LA POSITION GOUVERNEMENTALE

II n'est pas sans intérêt de rappeler qu'en 1984, au cours de la campagne électorale, le parti conservateur, actuellement au pou­voir à Ottawa a reconnu le bien-fondé du principe de la pension des femmes au foyer et a pris l'engagement suivant:

"Nous sommes favorables à l'introduction d'une pension de fem­mes au foyer dans le Régime de pensions du Canada; nous esti­mons qu'il s'agit là d'une proposition financièrement saine et nous incitons les provinces à l'adopter. Il est tout à fait normal que les femmes bénéficient d'une certaine sécurité dans leurs vieux jours".

En 1985, le Parti Libéral du Québec s'engage à répondre à nos demandes s'il est porté au pouvoir. Dans le plan d'action gouver­nemental en matière de condition féminine (1986-1987), la Ministre de la Condition Féminine annonce l'analyse des différentes formes que pourrait prendre la participation des travailleuses au foyer au Régime de rentes du Québec.

Elle planifie pour le printemps 1987 la tenue des consultations nécessaires et la convocation, au besoin, d'une commission parle­mentaire.

LA STRATEGIE PREPARATOIRE DE L'AFEAS

En janvier 1986, un comité ad hoc est formé au palier provincial. Son mandat consiste à élaborer une stratégie d'action pour les membres de l'AFEAS et avec les autres organismes intéressés à promouvoir l'intégration des travailleuses au foyer au RRQ. Il est alors décidé de préparer le plan d'un mémoire et d'un document d'intervention à l'intention des membres.

En révisant les positions adoptées, les membres du comité ressen­tent le besoin de préciser davantage les modalités souhaitées pour l'intégration au Régime de rentes et les propositions que l'AFEAS devra mettre de l'avant lorsque se dérouleront les consultations annoncées par le gouvernement. Des hypothèses sont élaborées, étudiées, soumises au conseil exécutif de l'association. Des pro­positions sont finalement adoptées par les membres du conseil d'administration provincial lors de leur réunion, en novembre 1986.

Ces propositions découlent des grands principes déjà adoptés par 1s membres de l'AFEAS. Elles vont plus loin dans leur formulation afin de mieux définir nos demandes et de présenter des moyens d'y répondre adéquatement.

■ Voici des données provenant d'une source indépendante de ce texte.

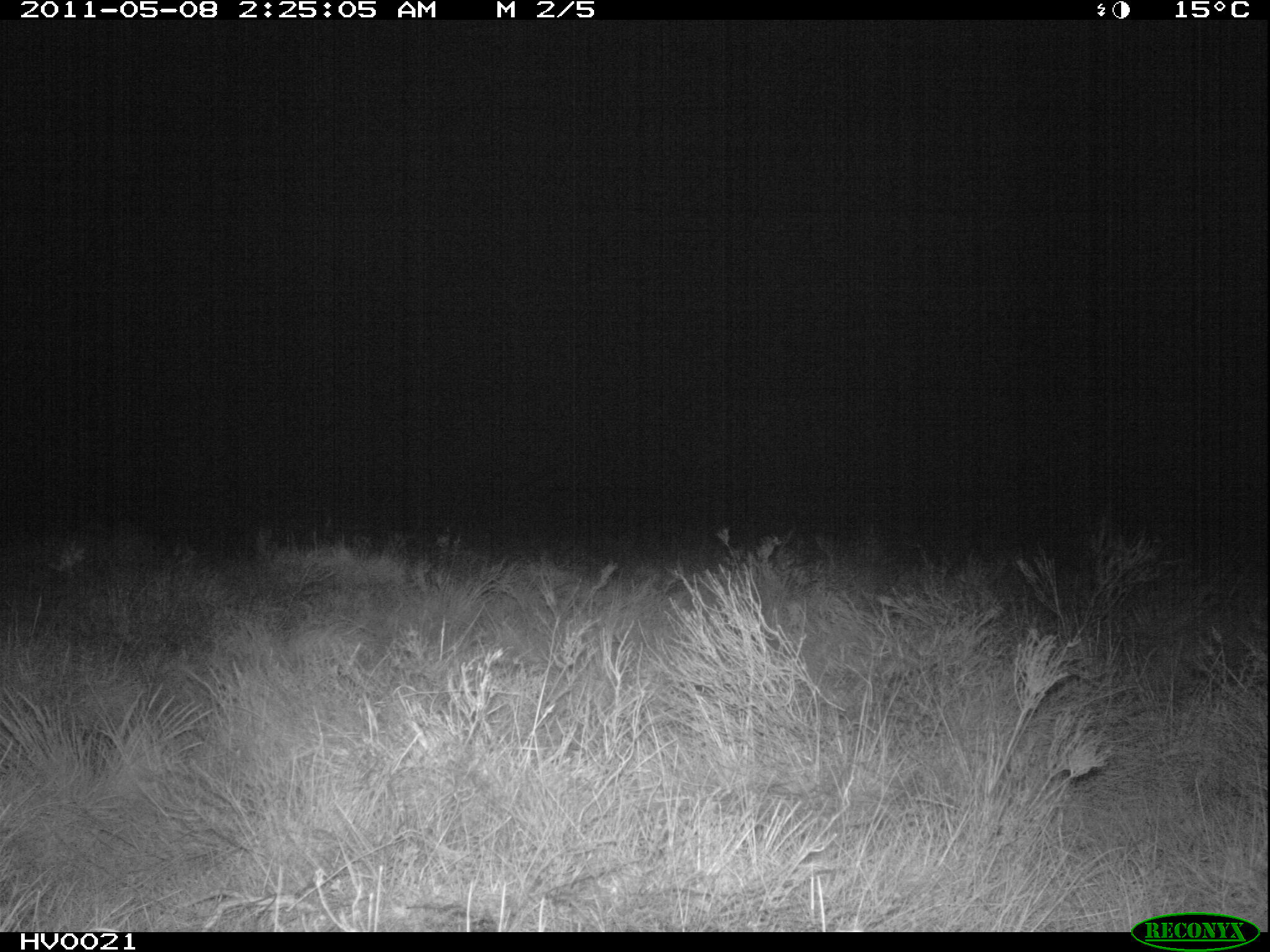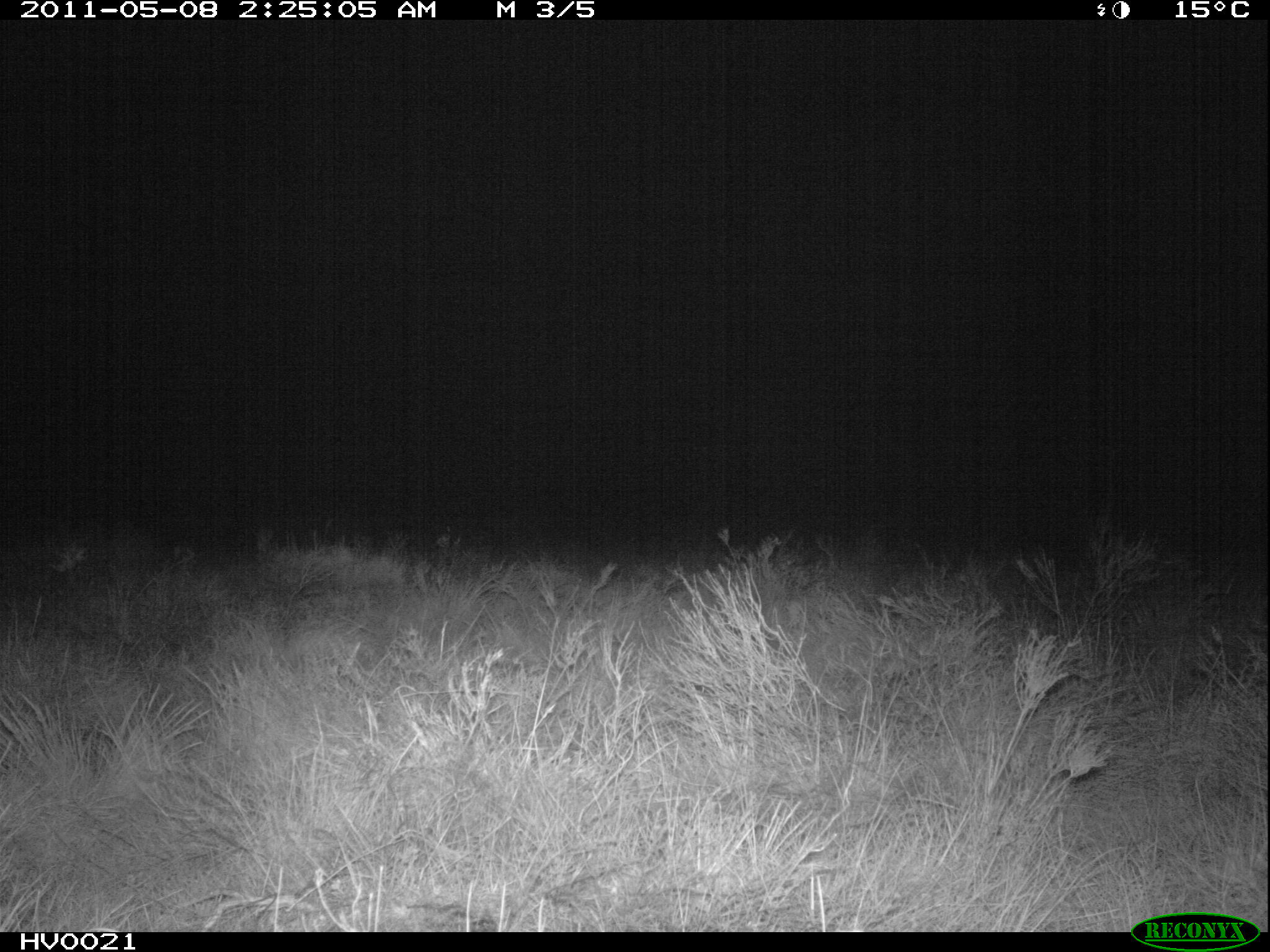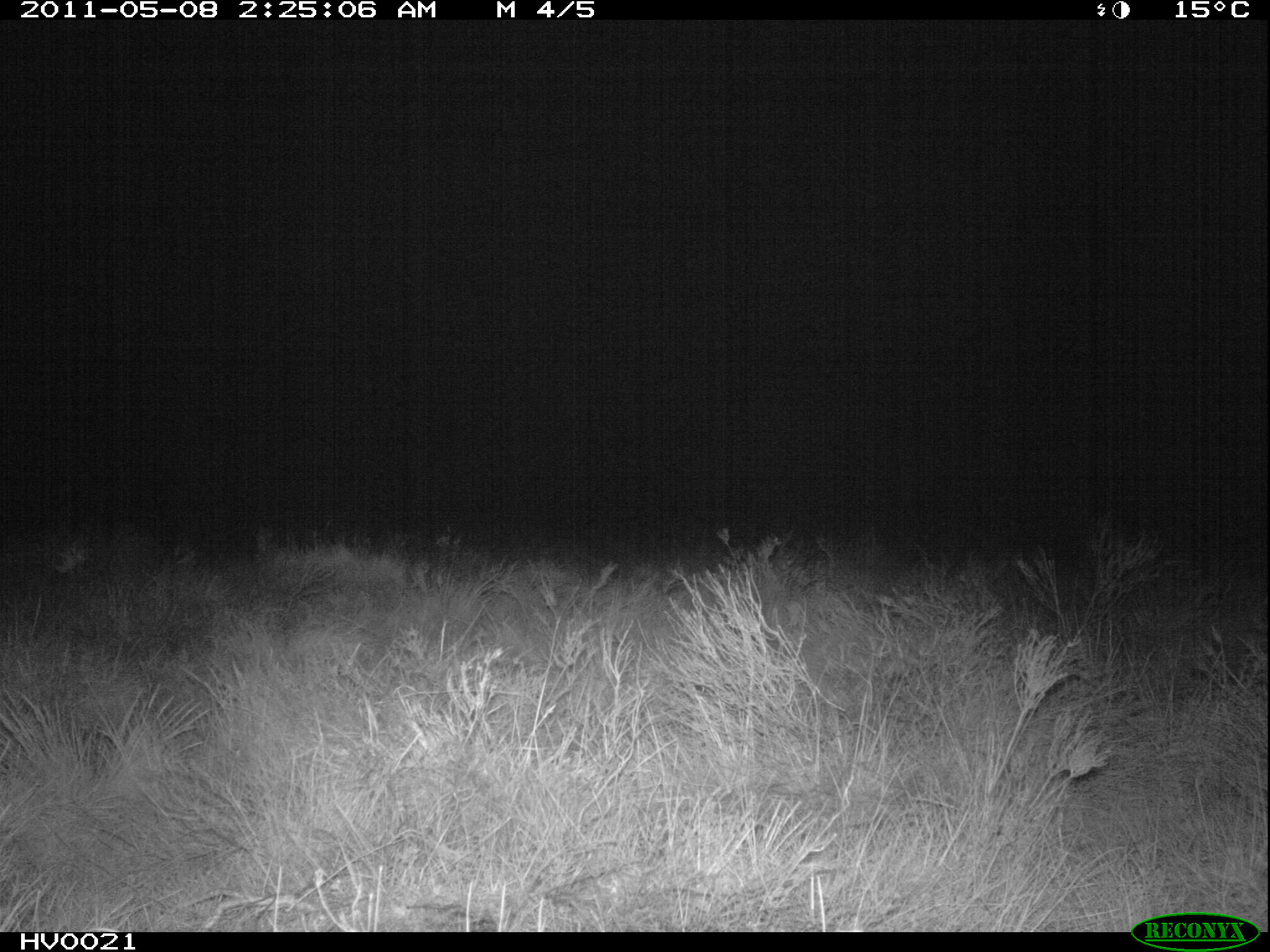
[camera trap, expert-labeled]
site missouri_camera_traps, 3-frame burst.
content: no animal present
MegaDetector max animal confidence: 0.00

Quand elles seront utilisées, il sera spécifié clairement que ces modalités n'ont pas été adoptées en assemblée générale mais repré­sentent des solutions possibles, endossées par les membres du conseil d'administration provincial. Elles s'énoncent ainsi:

  • Que soit inclue dans le RPC/RRQ, toute personne qui reste à la maison pour prendre soin de personnes en perte d'autonomie.
  • Qu'un partage égal (Etat:  50%;famille 50%)  des contributions, basées sur la moitié du salaire industriel moyen canadien, soit prévu pour les travailleuses au foyer ayant des enfants entre 12 et 15 ans.
  • Que l'Etat assume 50% des contributions sur la différence entre le salaire reçu et la moitié du salaire industriel moyen canadien pour les travailleuses au foyer qui ont des enfants de 12-15 ans mais qui sont aussi sur le marché du travail à temps partiel.
  • Que les contributions au RRQ, basées sur la moitié du salaire industriel moyen canadien, soient entièrement assumées par la famille pour les travailleuses au foyer ayant des enfants de 15 ans et plus.
  • Que les travailleuses au foyer qui n'ont pas eu d'enfants ou d'autres personnes à charge,  puissent contribuer au RRQ en assumant entièrement le coût des cotisations, basées sur la moitié du salaire industriel moyen canadien.
  • Que la contribution entière,  basée sur la moitié du salaire industriel moyen canadien, soit assumée par l'Etat,  pour les familles à faibles revenus incluant les familles monoparentales.
  • Qu'il y ait possibilité de choix pour la travailleuse au foyer entre la période d'exclusion existant déjà dans les règlements du RRQ et l'inclusion  accordée aux travailleuses au foyer.
  • Que le calcul des prestations soit basé  sur le nombre d'années de cotisation pour les travailleuses au foyer âgées entre 40 à 50 ans au moment de l'intégration au RRQ,
  • Que les travailleuses au foyer entre 50 et 55 ans au moment de l'intégration au RRQ et qui n'ont pas complété leurs dix années requises de cotisation; puissent racheter le nombre d'années nécessaires pour totaliser ces dix ans.
  • Que la proposition qui exige les dix années de contribution ne s'applique pas pour les travailleuses au foyer ayant 55 ans et plus au moment de l'intégration au RRQ,
  • Que les travailleuses au foyer ayant atteint l'âge de la retraite au moment de l'intégration au RRQ, puissent bénéficier des mêmes avantages pour les services rendus à la société et ce, sans obligation de cotiser.
  • que suite à l'intégration des travailleuses au foyer au RRQ, le gouvernement complète en conséquence, les autres formes de prestations (ex.2 rentes d'orphelins, rentes d'invalidité,... etc) dont bénéficient habituellement les cotisants(es) au régime.

LES OBJECTIFS POURSUIVIS

A nouveau, nous nous préparons à défendre ce dossier. Ce ne sera pas la première fois. Depuis 1977, les actions se sont multipliées à l'AFEAS pour obtenir la participation des travailleuses au foyer au RRQ, pétitions, actions de sensibilisation auprès de la popula­tion, demande d'appuis, démarches auprès de la Régie des Rentes, rencontres des autorités concernées. Ces actions ont porté fruit. Un sondage Gallup réalisé en septembre 1986 en fait foi: 82% des personnes alors consultées dans la population ont affirmé que les femmes au foyer devraient participer au Régime de rentes du Qué­bec. A Québec comme à Ottawa, les politiciens(nes) ont promis cette intégration. Nous devons poursuivre nos actions et nous préparer pour obtenir enfin, gain de cause.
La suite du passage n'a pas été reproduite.